Das jüngste Heimspiel des FSV Mainz 05 war fürwahr fürchterlich anschauen. Kein Spielfluss, (mal wieder) kein Tor der Nullfünfer. Den Nackenschlag in Form einer 0:1-Niederlage gegen den FC Augsburg – dem eine ähnlich ernüchternde Nullnummer auf Schalke folgte – führten die Verantwortlichen vor zwei Wochen auch auf den gruseligen Untergrund zurück.

Nun allerdings greift zur Heimpartie gegen den SC Freiburg (Samstag 15.30 Uhr) diese Ausrede nicht mehr: Neuer Rasen liegt aus. „Es sieht gut, schauen wir mal, wie der Ball rollt. Wir freuen uns auf einen guten Platz“, sagte Trainer Bo Svensson. Es würde die Herangehensweise verändern, „wenn man einen Kontakt weniger braucht“. Dass die Mainzer nun gleich zu Kombinationskünstlern mutieren, ist eingedenk der vom einstigen Verteidiger Svensson gelehrten Prinzipien wie frühes Stören und intensives Balljagen zwar nicht zu erwarten, aber eine Stafette über mehr als drei Station darf es ja mal sein.

Als positive Erinnerung könnte das Hinspiel helfen, als die Rheinhessen den einzigen Hinrundensieg einfuhren. Beim 3:1 traf der inzwischen nach England verliehene Mittelstürmer Jean-Philippe Mateta dreimal. Svensson hat sich die Partie extra auf Video angesehen.

Es sollten doch am besten jetzt „die Spieler die Tore machen, die auf dem Platz stehen“, sagte der Coach am Freitag. Grundsätzlich erinnert der 41-Jährige gerne an seine Startvoraussetzungen bei Amtsantritt im Januar. „Nach der Hinrunde hatten wir sieben Punkte. Damit ist noch niemand in der Liga geblieben.“ Unter seiner Regie sprangen nicht nur 13 Zähler in zehn Spielen heraus, sondern die ganze Stimmungslage hat sich gedreht. „Das hat Bo sehr gut hinbekommen, und es hat uns geholfen, in der Tabelle den Anschluss zu finden“, sagt der zusammen mit Svensson installierte Sportchef Martin Schmidt.

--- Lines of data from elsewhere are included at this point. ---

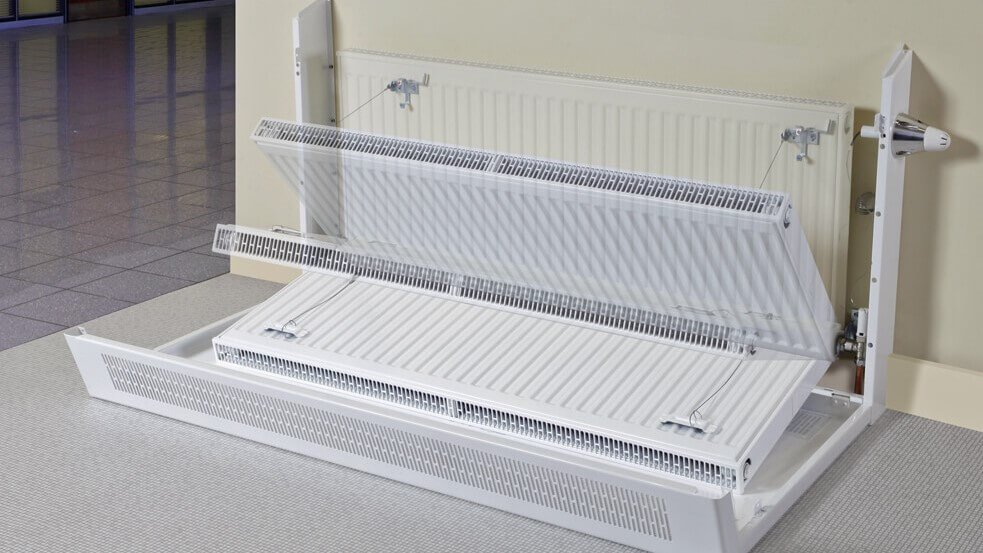 Good Design Makes Metal Radiator Covers Easier To Clean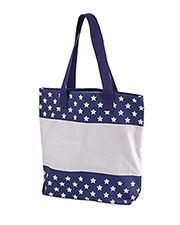 Big Accessories / BAGedge BE066 Unisex 12 oz. Canvas Print Tote at GotApparel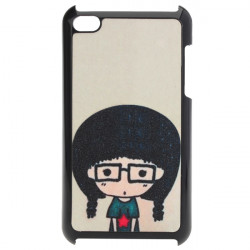 Cute Cartoon Lille Briller Gril Frosted Plast Case til iPod Touch 4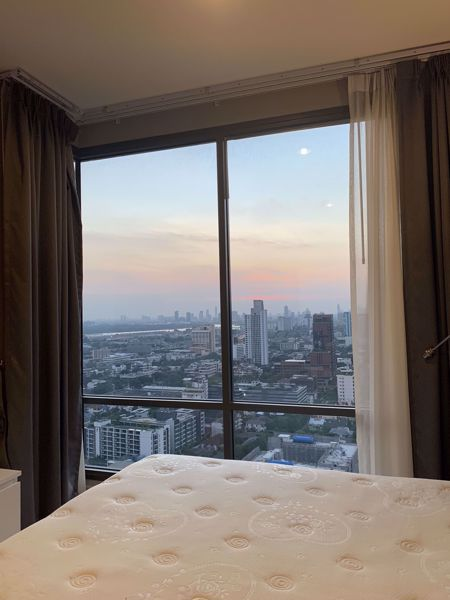 Picture of 1 bed Condo in Rhythm Sukhumvit 42 Phra Khanong Sub District C014163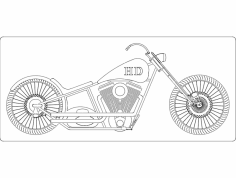 Chopper 2 dxf File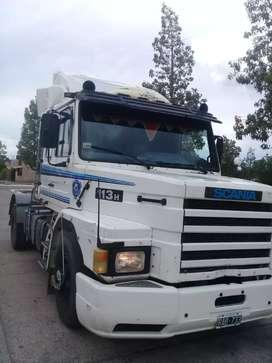 Scania 113 1992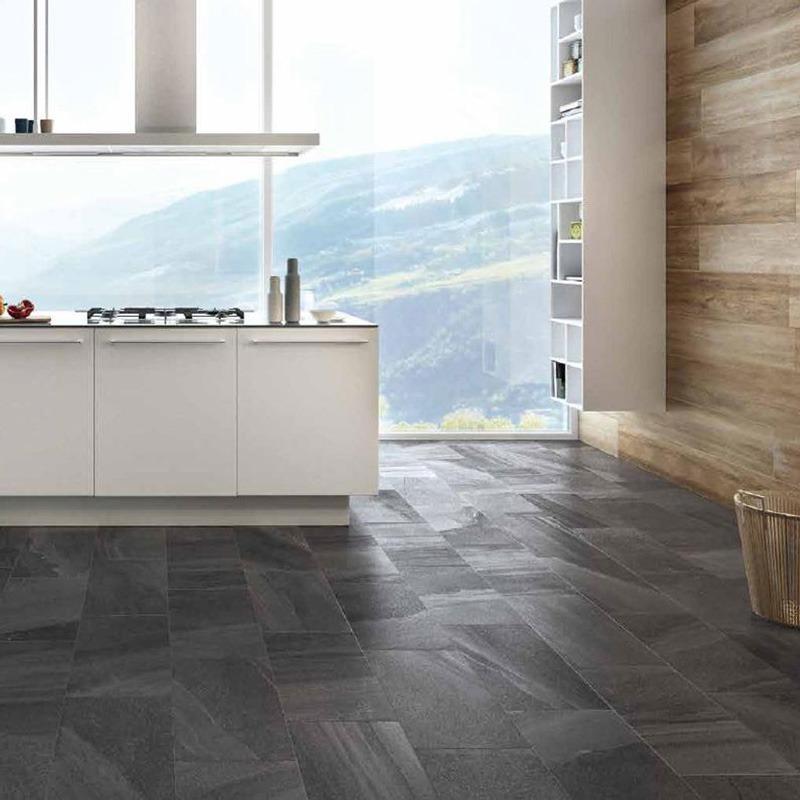 modern-clean-kitchen-interior-design-tiles-nero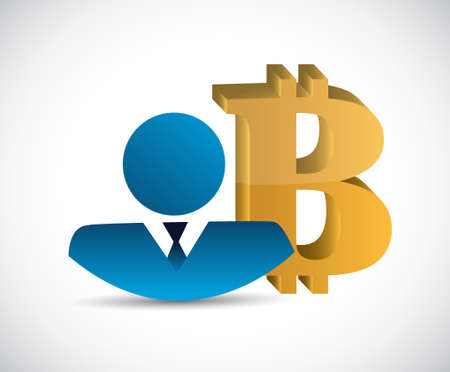 currency symbol: Bitcoin currency symbol and businessman illustration design isolated graphic Illustration
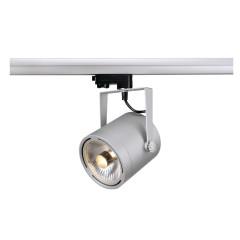SLV 153424 Euro spot ES111 Silver Grey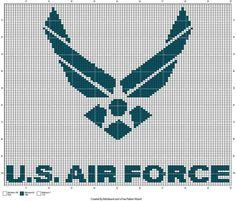 Air force logo x-stitch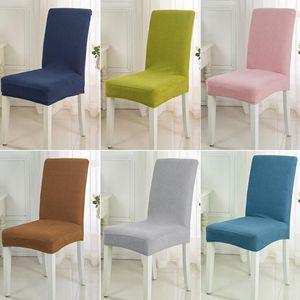 Spandex Fabric copertura della sedia 11 Colori breve tratto pranzo Foderine elastico Fodera banchetti Iniziale Hotel decorazione del partito Wedding Ceremony
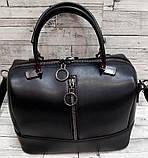 Женские стильные сумки (В ЧЕРНОМ КРОКОДИЛ)24*19см, фото 6
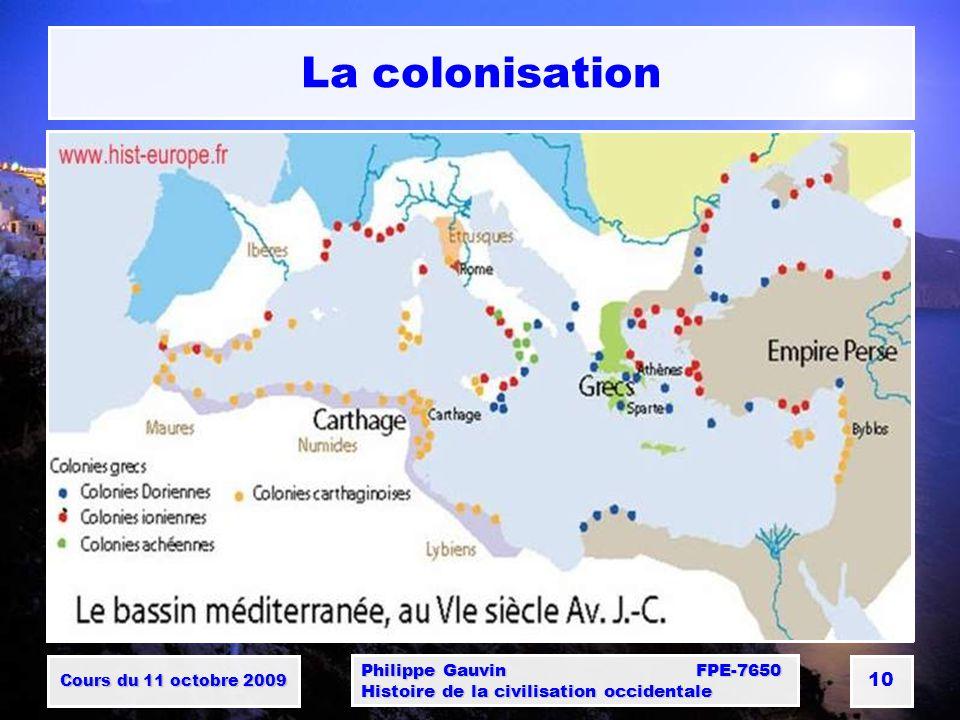 La colonisation Philippe Gauvin FPE-7650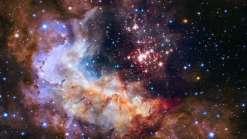 NASA libera vídeo que te deixa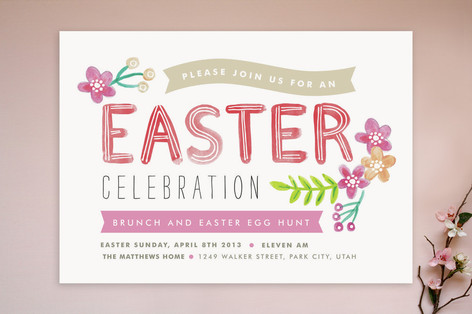 Painted Easter Party Invitations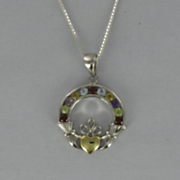 Gemstone Claddaugh Pendant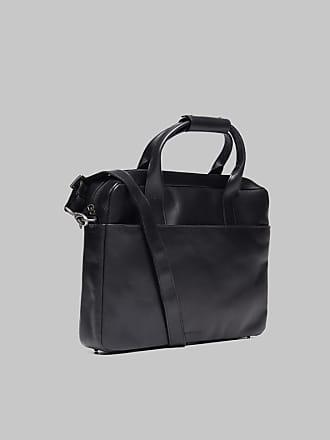 Royal Republiq® Mode  Handla Nu upp till −50%  12bbdddaf96a5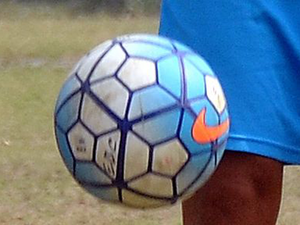 The footballs are available over four qualities -Joyee Challenger, Joyee Dribble, Joyee Striker and Joyee Trainer -are priced between Rs 360 to Rs 800.
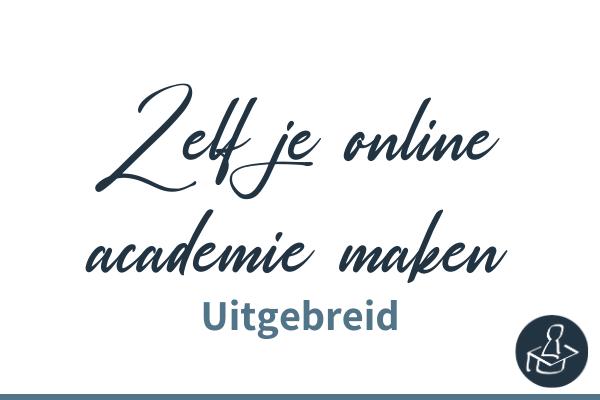 Zelf je online academie maken met Learndash uitgebreid (1)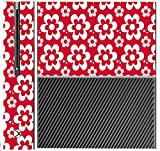 Fun Flowers Pattern Bold Xbox One Console Vinyl Decal Sticker Skin by Debbie's Designs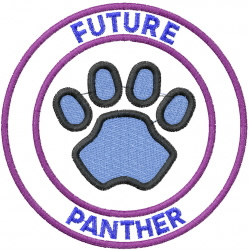 Future Panther embroidery design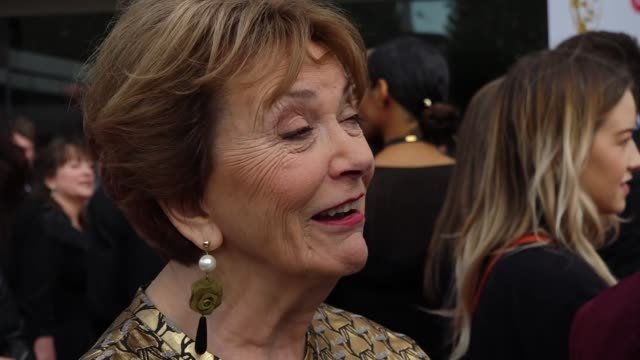 exterior views of an interview on the bafta tv awards red carpet with joan bakewell, who is to be awarded the bafta tv fellowship at the ceremony on... - joan bakewell stock videos & royalty-free footage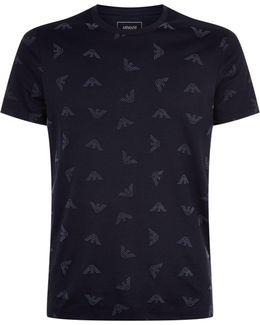 Flocked Eagle T-shirt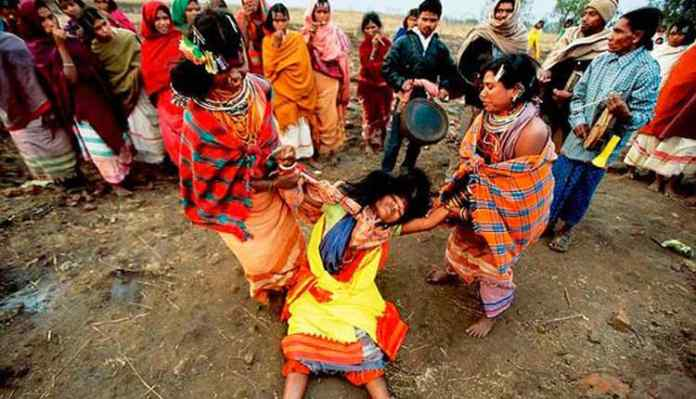 WITCH HUNTING in India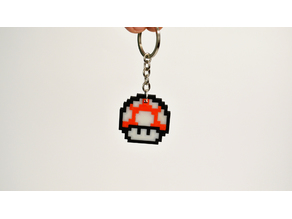 8bit Mario Mushroom Keychain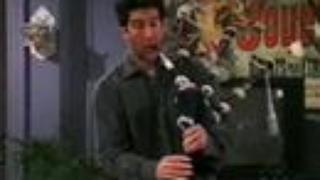 Přátelé - Bloopers(Phoebe)
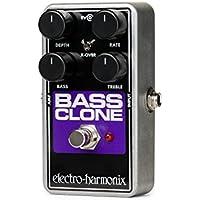 Electro Harmonix 665243-Effekt E-Bass mit Synthesizer Filter Bass Clone Chorus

Auszeichnung für St. Juste

Der zarte Aufschwung hat übrigens auch dazu geführt, dass Verteidiger Jeremiah St. Juste erstmals im erweiterten Kader der niederländischen Nationalmannschaft für die kommenden WM-Qualifikationsspiele auftaucht. Der 24-jährige Defensivallrounder bekam die Nachricht übrigens von seiner Großmutter Teuni übermittelt, die das Internet ständig nach Nachrichten durchforstet.

Für St. Juste und die Kollegen besteht die Chance, zumindest für eine Nacht die Abstiegsplätze zu verlassen. Dass Arminia Bielefeld unter der Woche gegen Werder Bremen verlor, hat geholfen, aber darauf will Svensson eigentlich ebenso wenig schauen wie auf das Frühjahrsprogramm gegen Freiburg, Hoffenheim, Bielefeld und Köln. „Es bringt nichts, Energie darauf zu verschwenden, was in vier Wochen ist. Für uns als Tabellenvorletzter ist Freiburg eine riesige Aufgabe. Die Latte liegt hoch genug.“ Trotz des neuen Rasens.